#### Dataset

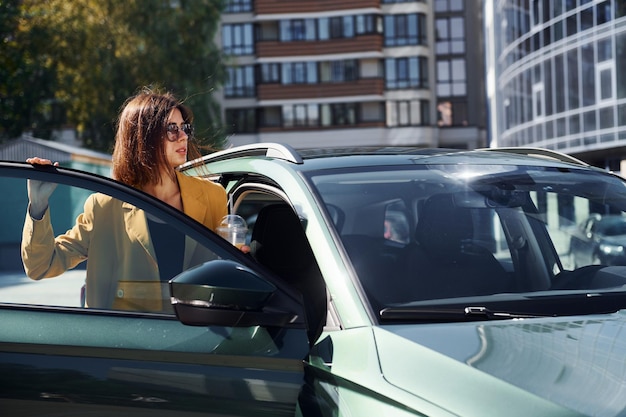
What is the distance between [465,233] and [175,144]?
124cm

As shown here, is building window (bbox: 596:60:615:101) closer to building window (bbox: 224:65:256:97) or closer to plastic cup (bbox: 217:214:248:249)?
plastic cup (bbox: 217:214:248:249)

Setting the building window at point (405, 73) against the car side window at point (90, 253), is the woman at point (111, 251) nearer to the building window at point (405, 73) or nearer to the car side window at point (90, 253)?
the car side window at point (90, 253)

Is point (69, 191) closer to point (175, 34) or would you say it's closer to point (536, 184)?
point (536, 184)

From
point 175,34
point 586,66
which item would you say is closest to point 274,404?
point 586,66

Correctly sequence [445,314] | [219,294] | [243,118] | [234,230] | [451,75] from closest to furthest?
[219,294]
[445,314]
[234,230]
[243,118]
[451,75]

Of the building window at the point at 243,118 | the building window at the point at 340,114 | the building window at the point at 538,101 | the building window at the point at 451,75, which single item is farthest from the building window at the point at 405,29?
the building window at the point at 538,101

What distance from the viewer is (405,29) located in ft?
235

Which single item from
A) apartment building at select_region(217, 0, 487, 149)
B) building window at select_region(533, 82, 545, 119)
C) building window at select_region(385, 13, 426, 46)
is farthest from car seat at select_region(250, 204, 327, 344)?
building window at select_region(385, 13, 426, 46)

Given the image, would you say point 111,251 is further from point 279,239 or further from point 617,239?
point 617,239

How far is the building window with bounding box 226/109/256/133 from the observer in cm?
7175

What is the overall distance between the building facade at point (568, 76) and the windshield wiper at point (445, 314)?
26464mm

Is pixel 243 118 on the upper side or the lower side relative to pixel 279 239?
upper

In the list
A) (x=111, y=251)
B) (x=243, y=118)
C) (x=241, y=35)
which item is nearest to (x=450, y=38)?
(x=241, y=35)

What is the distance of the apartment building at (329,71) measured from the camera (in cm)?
7012
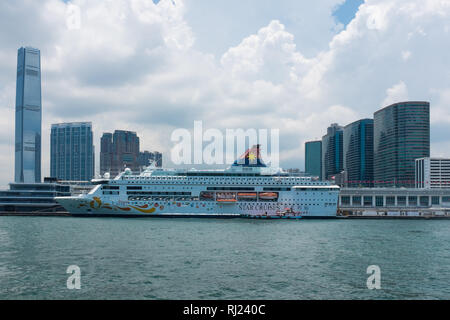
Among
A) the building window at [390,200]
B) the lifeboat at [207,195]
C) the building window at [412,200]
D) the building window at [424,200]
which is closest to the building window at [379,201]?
the building window at [390,200]

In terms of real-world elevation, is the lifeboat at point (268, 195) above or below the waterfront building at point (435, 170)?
below

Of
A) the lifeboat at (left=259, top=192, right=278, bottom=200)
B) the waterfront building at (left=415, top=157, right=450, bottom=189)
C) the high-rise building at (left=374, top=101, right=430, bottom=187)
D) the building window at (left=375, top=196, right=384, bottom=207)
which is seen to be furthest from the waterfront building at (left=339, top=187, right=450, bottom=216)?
the high-rise building at (left=374, top=101, right=430, bottom=187)

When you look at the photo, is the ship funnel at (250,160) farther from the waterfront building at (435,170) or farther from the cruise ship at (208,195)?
the waterfront building at (435,170)

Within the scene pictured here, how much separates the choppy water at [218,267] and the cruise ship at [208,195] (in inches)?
1226

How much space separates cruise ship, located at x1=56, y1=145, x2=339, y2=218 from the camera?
2613 inches

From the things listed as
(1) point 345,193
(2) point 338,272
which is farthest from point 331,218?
(2) point 338,272

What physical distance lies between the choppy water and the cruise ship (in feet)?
102

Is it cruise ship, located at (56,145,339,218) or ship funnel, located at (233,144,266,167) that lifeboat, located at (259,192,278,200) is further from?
ship funnel, located at (233,144,266,167)

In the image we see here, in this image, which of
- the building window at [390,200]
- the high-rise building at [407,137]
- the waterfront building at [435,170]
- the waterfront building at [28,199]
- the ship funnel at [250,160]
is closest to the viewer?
the ship funnel at [250,160]

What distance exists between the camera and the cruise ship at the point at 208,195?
66375 millimetres

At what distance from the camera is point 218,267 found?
73.2 ft

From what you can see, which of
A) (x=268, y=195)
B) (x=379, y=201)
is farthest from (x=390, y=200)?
(x=268, y=195)
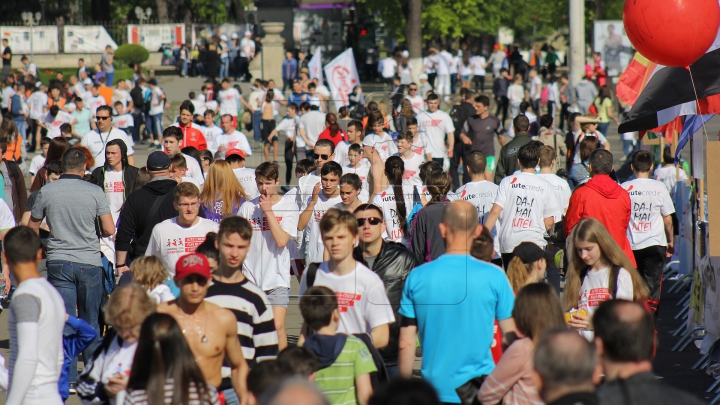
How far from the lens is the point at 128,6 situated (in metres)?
68.0

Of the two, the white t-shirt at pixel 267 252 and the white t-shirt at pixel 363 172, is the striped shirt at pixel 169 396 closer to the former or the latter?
the white t-shirt at pixel 267 252

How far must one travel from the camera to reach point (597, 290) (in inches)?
246

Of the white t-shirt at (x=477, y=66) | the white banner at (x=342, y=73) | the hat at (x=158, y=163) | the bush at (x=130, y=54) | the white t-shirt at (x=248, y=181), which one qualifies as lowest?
the white t-shirt at (x=248, y=181)

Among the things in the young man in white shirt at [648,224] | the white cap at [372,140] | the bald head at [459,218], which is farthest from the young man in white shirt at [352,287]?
the white cap at [372,140]

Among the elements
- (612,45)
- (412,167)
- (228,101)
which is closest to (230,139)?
(412,167)

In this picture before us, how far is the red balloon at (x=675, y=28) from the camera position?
305 inches

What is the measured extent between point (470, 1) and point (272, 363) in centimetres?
3688

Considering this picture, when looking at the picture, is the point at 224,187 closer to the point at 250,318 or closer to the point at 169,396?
the point at 250,318

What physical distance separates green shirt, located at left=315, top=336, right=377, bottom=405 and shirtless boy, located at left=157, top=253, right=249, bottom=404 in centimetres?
49

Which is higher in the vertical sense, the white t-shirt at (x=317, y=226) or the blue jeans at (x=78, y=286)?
the white t-shirt at (x=317, y=226)

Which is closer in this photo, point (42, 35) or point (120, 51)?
point (120, 51)

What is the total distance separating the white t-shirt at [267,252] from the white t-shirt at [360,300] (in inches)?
83.9

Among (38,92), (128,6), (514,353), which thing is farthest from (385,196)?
(128,6)

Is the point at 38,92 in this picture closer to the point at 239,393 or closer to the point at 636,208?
the point at 636,208
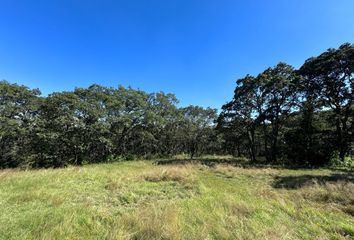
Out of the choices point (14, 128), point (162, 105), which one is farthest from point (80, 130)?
point (162, 105)

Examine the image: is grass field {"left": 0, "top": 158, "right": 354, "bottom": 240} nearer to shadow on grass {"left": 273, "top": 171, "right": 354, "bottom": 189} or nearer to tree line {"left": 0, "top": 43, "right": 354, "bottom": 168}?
shadow on grass {"left": 273, "top": 171, "right": 354, "bottom": 189}

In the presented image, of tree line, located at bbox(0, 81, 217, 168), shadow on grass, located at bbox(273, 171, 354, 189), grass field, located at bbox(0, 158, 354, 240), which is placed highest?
tree line, located at bbox(0, 81, 217, 168)

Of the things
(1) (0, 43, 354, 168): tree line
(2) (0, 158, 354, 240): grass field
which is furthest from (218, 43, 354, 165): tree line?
(2) (0, 158, 354, 240): grass field

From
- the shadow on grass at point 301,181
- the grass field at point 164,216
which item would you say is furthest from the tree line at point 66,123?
the shadow on grass at point 301,181

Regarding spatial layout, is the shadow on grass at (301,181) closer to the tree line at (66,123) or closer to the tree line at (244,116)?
the tree line at (244,116)

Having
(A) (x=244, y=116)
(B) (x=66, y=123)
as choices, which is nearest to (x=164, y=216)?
(B) (x=66, y=123)

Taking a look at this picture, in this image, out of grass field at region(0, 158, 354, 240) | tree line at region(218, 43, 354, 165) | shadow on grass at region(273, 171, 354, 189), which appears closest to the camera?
grass field at region(0, 158, 354, 240)

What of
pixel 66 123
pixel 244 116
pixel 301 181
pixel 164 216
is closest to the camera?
pixel 164 216

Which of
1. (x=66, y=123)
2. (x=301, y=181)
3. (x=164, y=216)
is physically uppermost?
(x=66, y=123)

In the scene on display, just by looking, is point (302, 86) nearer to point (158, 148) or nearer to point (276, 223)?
point (276, 223)

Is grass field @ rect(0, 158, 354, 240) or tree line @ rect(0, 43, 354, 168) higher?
tree line @ rect(0, 43, 354, 168)

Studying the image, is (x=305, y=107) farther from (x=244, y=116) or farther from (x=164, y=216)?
(x=164, y=216)

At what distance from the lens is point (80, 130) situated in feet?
74.7

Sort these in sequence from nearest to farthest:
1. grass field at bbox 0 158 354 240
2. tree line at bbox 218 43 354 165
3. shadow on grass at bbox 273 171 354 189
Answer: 1. grass field at bbox 0 158 354 240
2. shadow on grass at bbox 273 171 354 189
3. tree line at bbox 218 43 354 165
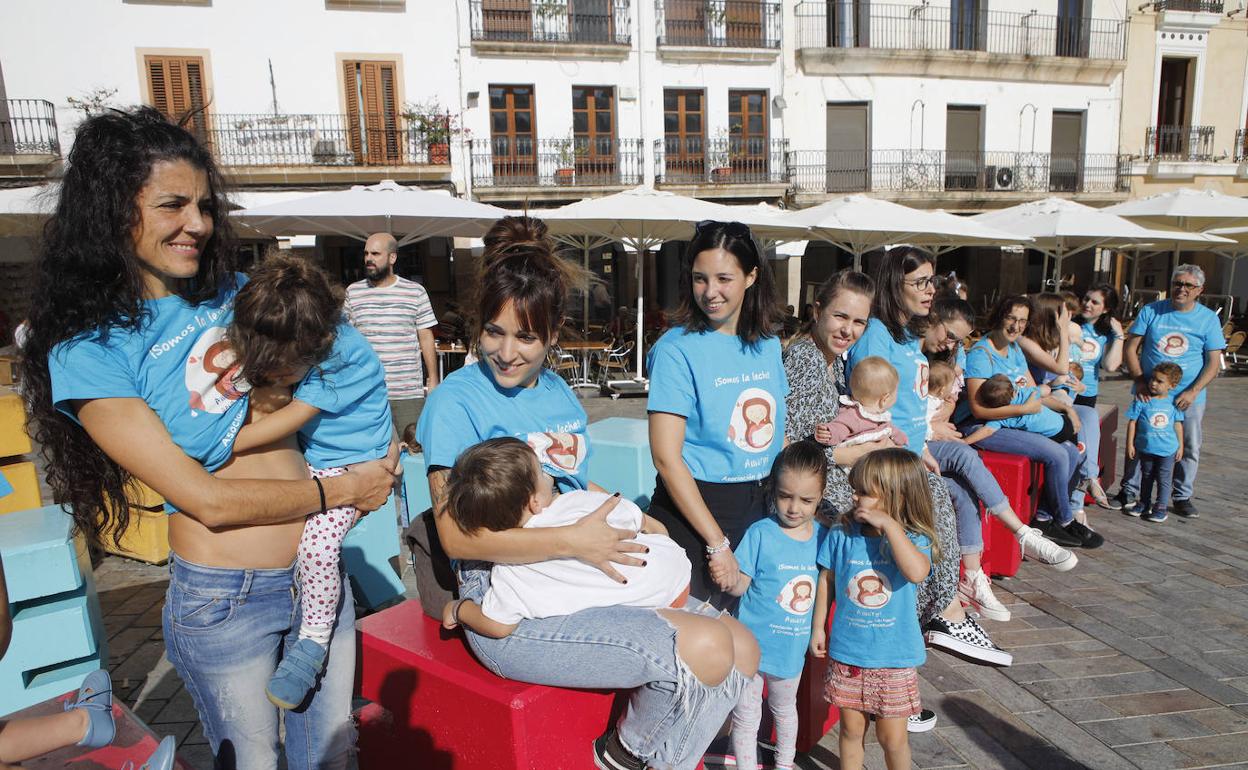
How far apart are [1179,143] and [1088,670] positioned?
1038 inches

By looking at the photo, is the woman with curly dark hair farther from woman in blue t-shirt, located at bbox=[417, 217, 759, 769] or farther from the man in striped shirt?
the man in striped shirt

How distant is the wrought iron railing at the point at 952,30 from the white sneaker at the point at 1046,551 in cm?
1980

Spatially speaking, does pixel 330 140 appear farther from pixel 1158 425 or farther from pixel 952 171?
pixel 1158 425

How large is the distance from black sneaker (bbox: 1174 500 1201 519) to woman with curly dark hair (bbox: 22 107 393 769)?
6380 millimetres

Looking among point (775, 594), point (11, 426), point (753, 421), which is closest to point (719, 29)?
point (11, 426)

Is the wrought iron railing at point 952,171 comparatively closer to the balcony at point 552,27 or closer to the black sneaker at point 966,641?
the balcony at point 552,27

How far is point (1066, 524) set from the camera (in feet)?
17.0

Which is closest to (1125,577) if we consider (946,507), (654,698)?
(946,507)

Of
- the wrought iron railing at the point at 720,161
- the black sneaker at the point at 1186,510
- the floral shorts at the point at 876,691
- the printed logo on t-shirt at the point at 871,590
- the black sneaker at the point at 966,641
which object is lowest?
the black sneaker at the point at 1186,510

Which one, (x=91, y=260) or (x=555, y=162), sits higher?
(x=555, y=162)

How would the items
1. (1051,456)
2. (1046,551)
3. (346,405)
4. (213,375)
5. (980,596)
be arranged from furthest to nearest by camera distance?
1. (1051,456)
2. (1046,551)
3. (980,596)
4. (346,405)
5. (213,375)

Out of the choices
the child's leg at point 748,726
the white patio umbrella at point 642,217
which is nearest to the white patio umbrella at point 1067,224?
the white patio umbrella at point 642,217

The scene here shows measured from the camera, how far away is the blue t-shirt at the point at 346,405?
6.45 feet

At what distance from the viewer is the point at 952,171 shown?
22.6 metres
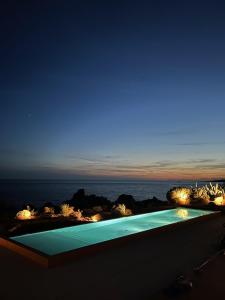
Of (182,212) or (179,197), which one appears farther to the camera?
(179,197)

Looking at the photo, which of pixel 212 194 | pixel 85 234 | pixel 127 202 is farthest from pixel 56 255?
pixel 212 194

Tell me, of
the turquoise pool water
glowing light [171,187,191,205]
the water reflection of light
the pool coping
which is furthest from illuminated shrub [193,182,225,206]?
the pool coping

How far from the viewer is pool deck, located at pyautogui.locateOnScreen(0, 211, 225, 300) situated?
3.23 meters

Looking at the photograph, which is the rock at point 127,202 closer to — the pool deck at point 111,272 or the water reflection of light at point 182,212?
the water reflection of light at point 182,212

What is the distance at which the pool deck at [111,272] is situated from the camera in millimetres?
3232

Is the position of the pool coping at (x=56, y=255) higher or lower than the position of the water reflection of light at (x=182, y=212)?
lower

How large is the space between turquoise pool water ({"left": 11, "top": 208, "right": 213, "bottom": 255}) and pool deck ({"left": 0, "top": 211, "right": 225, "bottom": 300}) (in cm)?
50

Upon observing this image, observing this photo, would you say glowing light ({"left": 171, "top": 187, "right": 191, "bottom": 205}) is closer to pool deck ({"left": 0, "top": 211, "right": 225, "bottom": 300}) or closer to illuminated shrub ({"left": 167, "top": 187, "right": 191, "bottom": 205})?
illuminated shrub ({"left": 167, "top": 187, "right": 191, "bottom": 205})

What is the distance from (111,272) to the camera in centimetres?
389

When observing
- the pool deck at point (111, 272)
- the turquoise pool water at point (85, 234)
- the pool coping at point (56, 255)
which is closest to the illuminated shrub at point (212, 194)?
the turquoise pool water at point (85, 234)

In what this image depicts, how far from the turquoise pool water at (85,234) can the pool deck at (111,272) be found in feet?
1.63

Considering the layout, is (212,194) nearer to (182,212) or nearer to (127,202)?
(127,202)

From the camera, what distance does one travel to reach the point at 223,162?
75.3ft

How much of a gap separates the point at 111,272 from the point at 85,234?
2372mm
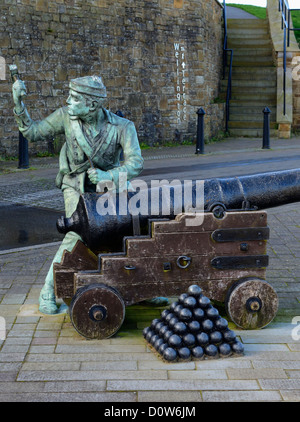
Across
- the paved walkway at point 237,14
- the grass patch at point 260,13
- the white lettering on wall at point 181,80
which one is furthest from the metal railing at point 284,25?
the paved walkway at point 237,14

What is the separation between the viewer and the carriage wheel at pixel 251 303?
4.77m

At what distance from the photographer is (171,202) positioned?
A: 484cm

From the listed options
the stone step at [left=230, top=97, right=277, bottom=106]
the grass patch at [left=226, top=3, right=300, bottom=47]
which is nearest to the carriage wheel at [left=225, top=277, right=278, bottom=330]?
the stone step at [left=230, top=97, right=277, bottom=106]

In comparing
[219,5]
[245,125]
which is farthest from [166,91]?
[219,5]

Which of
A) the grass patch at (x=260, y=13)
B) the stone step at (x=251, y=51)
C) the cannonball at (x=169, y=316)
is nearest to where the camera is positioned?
the cannonball at (x=169, y=316)

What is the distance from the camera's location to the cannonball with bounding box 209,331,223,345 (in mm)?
4309

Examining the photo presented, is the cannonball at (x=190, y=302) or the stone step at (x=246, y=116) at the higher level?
the cannonball at (x=190, y=302)

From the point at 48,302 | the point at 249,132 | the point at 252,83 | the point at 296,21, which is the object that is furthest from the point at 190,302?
the point at 296,21

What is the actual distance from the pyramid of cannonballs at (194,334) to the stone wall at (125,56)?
440 inches

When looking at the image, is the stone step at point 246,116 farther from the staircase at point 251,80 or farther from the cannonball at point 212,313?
the cannonball at point 212,313

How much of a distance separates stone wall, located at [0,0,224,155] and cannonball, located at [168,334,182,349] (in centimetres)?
1131

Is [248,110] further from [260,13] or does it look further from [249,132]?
[260,13]
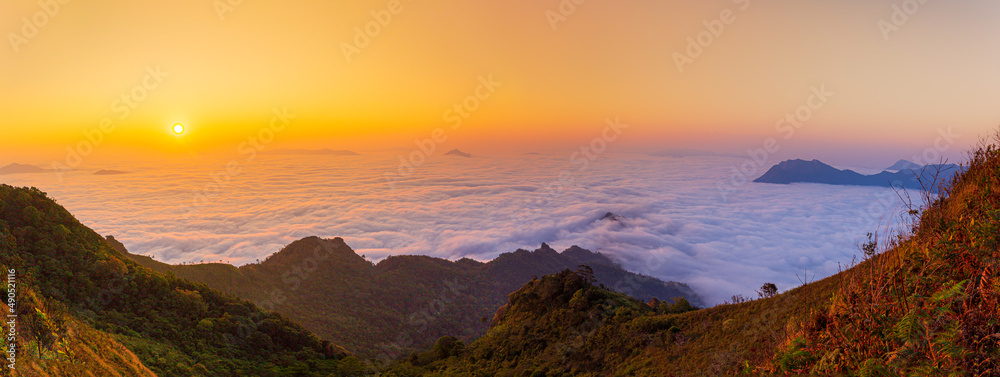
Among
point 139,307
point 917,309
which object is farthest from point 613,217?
point 917,309

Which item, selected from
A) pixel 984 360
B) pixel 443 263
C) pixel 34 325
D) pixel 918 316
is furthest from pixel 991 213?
pixel 443 263

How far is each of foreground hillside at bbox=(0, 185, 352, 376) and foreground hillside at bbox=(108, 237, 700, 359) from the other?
21.6 m

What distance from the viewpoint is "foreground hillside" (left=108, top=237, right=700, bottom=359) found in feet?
188

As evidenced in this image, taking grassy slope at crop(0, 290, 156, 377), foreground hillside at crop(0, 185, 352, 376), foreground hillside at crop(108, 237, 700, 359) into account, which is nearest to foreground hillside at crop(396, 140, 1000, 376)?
grassy slope at crop(0, 290, 156, 377)

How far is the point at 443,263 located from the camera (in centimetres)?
9012

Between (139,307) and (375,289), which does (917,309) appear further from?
(375,289)

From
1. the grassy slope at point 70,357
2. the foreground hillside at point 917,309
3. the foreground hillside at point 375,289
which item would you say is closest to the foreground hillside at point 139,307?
the grassy slope at point 70,357

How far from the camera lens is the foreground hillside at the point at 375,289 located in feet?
188

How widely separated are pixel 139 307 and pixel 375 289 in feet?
158

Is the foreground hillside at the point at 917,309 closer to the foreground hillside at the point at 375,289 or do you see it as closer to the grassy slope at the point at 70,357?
the grassy slope at the point at 70,357

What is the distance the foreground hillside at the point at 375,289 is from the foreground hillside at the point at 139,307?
21.6 metres

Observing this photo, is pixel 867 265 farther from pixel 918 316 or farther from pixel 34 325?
pixel 34 325

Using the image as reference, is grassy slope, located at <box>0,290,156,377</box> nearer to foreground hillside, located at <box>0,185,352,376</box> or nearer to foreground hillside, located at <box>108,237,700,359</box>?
foreground hillside, located at <box>0,185,352,376</box>

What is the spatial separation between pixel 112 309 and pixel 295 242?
6039 cm
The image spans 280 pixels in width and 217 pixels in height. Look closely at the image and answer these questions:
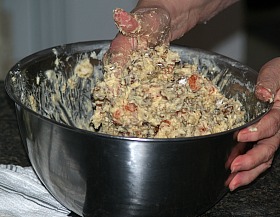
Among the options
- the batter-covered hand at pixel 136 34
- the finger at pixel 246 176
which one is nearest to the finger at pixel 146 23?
the batter-covered hand at pixel 136 34

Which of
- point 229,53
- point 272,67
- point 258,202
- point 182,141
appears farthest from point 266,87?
point 229,53

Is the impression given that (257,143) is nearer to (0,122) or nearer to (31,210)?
(31,210)

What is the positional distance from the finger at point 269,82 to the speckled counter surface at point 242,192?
0.67 ft

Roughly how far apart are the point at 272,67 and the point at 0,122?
0.69m

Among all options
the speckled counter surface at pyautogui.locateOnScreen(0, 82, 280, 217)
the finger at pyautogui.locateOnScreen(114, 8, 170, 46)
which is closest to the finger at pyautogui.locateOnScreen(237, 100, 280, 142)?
the speckled counter surface at pyautogui.locateOnScreen(0, 82, 280, 217)

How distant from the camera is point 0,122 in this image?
1695 mm

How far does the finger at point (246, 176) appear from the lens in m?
1.30

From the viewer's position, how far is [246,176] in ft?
4.44

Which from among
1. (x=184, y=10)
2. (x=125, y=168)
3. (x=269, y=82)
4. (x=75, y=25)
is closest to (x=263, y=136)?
(x=269, y=82)

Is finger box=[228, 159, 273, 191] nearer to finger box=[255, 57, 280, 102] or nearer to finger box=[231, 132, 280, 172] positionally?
finger box=[231, 132, 280, 172]

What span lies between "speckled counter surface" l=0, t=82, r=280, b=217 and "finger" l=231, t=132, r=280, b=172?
0.08 m

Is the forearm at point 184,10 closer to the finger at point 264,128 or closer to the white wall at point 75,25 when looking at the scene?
the finger at point 264,128

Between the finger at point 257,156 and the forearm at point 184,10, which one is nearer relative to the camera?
the finger at point 257,156

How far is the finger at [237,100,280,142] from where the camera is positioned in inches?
47.8
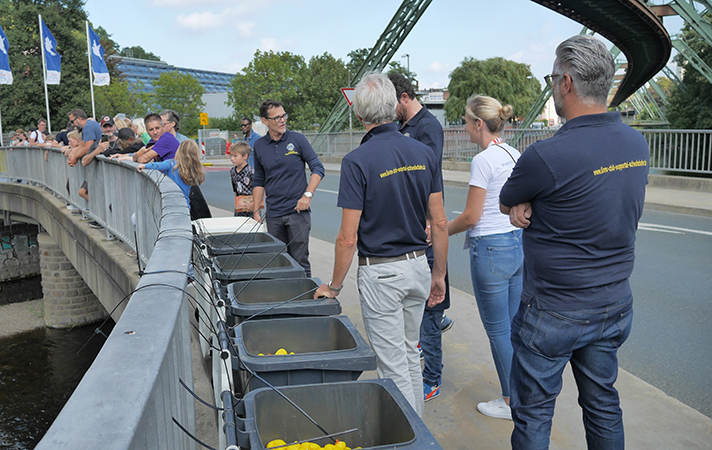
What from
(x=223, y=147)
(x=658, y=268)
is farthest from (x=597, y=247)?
(x=223, y=147)

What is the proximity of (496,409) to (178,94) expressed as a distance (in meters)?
58.8

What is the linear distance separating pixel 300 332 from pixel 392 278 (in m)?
0.52

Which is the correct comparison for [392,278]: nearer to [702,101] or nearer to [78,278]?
[78,278]

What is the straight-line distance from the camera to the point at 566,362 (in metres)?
2.39

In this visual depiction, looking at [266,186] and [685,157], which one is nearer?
[266,186]

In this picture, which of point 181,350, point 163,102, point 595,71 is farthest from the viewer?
point 163,102

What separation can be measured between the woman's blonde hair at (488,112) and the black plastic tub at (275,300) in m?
1.37

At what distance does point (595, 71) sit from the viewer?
225 centimetres

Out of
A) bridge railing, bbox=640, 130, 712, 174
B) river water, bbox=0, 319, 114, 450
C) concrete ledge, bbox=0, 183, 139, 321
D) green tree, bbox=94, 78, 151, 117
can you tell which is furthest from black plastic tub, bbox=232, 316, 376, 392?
green tree, bbox=94, 78, 151, 117

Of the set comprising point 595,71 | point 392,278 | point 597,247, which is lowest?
point 392,278

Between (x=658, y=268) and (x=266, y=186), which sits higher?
(x=266, y=186)

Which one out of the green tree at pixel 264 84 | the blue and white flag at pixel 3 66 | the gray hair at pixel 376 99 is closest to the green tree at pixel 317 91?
the green tree at pixel 264 84

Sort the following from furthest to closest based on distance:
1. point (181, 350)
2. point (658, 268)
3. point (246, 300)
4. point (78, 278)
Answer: point (78, 278)
point (658, 268)
point (246, 300)
point (181, 350)

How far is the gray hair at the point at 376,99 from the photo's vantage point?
9.77 feet
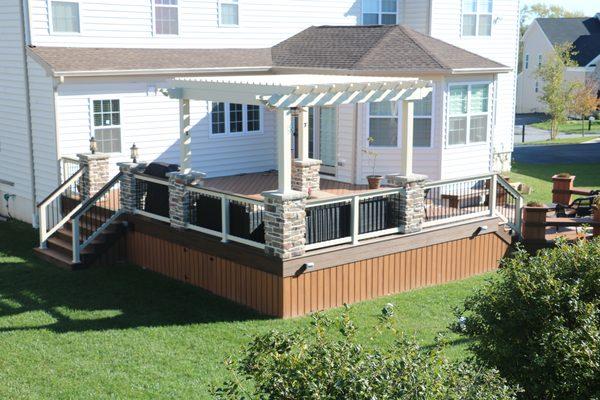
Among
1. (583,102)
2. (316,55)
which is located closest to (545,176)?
(316,55)

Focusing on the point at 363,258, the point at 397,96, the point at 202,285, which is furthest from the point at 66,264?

########

• **Written request**:
Reproduce verbatim the lines of the material running from the line containing "Between (139,307) and" through the line containing "21.6 metres", both included.

• **Completed exercise**:
Between (139,307) and (375,289), which does (917,309) appear further from?
(375,289)

From
1. the grassy slope at point 70,357
2. the foreground hillside at point 917,309
3. the foreground hillside at point 375,289
which item would you say is closest to the foreground hillside at point 139,307?
the grassy slope at point 70,357

How far from the camera lens is the foreground hillside at the point at 375,289 located in feet?
188

How widely separated are pixel 139 307 and pixel 375 289 in feet?
158

Is the foreground hillside at the point at 917,309 closer to the foreground hillside at the point at 375,289 or do you see it as closer to the grassy slope at the point at 70,357?
the grassy slope at the point at 70,357

What is the distance the foreground hillside at the point at 375,289 is from the foreground hillside at the point at 139,307?
21.6 metres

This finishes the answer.